#### SOURCE TEXT:

▶

The day he showed up to help a cousin clean some grain for planting he found a young woman named Helen there with a friend. Before the day was out he made a date. Helen is now his wife of 62 years.

"It was volunteering that got me hooked up with her," he said.

Now 21 years of helping people earn their GEDs has gotten Wilson named the Stokes County recipient of the 2008 N.C. Award for Outstanding Volunteer Service, an honor that came complete with a certificate signed by Gov. Mike Easley.

Wilson, 85, grew up in Pennsylvania as the oldest of eight children. He traces his willingness to volunteer to his father.

"My dad was always a very generous person," Wilson said. "He always encouraged us to work hard -- earn your money -- and help people. And all of us are that way."

Life in the military

Wilson fought in World War II as a member of the Army Air Corps. After spending five years in civilian life, he returned to military life. After a 20-year career as a machinist in the Air Force -- his career included a tour in Vietnam -- he retired as a senior master sergeant.

He continued to work as a machinist in civilian life before retiring a second time. The Wilsons, who have two children, moved to Germanton in 1985 to be near their only grandson. After Wilson settled into life here, he started looking around for a way to contribute.

"I can't sit," he said. "I have got to do something."

In addition to his skills as a machinist, Wilson has skills as a plumber, an electrician and a carpenter, and his first idea was to volunteer to help teach people a trade. He discovered that it would be easy enough to find a paid position doing that, but he had trouble finding a way to do that as a volunteer. So he decided to shift his focus.

◀

#### DATA SECTION:

▶

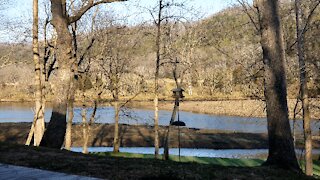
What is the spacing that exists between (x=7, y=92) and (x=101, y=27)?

◀

#### INSTRUCTIONS:
A) Write out the passage of the article about Wilson's volunteer service from "Now 21 years" to "senior master sergeant.".
B) Translate this sentence from the article about Wilson's volunteer service into Spanish: "He traces his willingness to volunteer to his father."
C) Carry on the article about Wilson's volunteer service from the point where it stops.

#### RESULTS:
A)
Now 21 years of helping people earn their GEDs has gotten Wilson named the Stokes County recipient of the 2008 N.C. Award for Outstanding Volunteer Service, an honor that came complete with a certificate signed by Gov. Mike Easley.

Wilson, 85, grew up in Pennsylvania as the oldest of eight children. He traces his willingness to volunteer to his father.

"My dad was always a very generous person," Wilson said. "He always encouraged us to work hard -- earn your money -- and help people. And all of us are that way."

Life in the military

Wilson fought in World War II as a member of the Army Air Corps. After spending five years in civilian life, he returned to military life. After a 20-year career as a machinist in the Air Force -- his career included a tour in Vietnam -- he retired as a senior master sergeant.

B) Atribuye a su padre su disposición para el voluntariado.

C)
Reading has enriched his life immensely. He likes to read about history. He enjoys National Geographic and the novels of James Michener. He reads the Bible regularly, and, most days, he works his way from the front of the newspaper to the back.

So he thought that helping people learn to read would be satisfying. This time, he found a ready outlet volunteering with a program sponsored by the Pilot Mountain Baptist Association. His first student caught on quickly. He told Wilson that, after years of having no idea what people's T-shirts said, he especially liked being able to know where they had been or what team they supported.

Wilson encouraged the man to go on and get his GED.

"He said he would go if I would go along and help," Wilson said.

Wilson was happy to do so. That got him hooked up with Forsyth Technical Community College's GED program, and he has been volunteering ever since. For most of that time, he has been volunteering two nights a week in the program held at the library in Walnut Cove.

"I help whoever needs help," he said.

Over the years, he has become good friends with Betty Smith, the librarian at the Walnut Cove Library.

"He is truly one of the most caring, giving people I have ever met," Smith said.

Part of their routine is for Wilson to give her a hard time about whatever comes to mind when he comes in.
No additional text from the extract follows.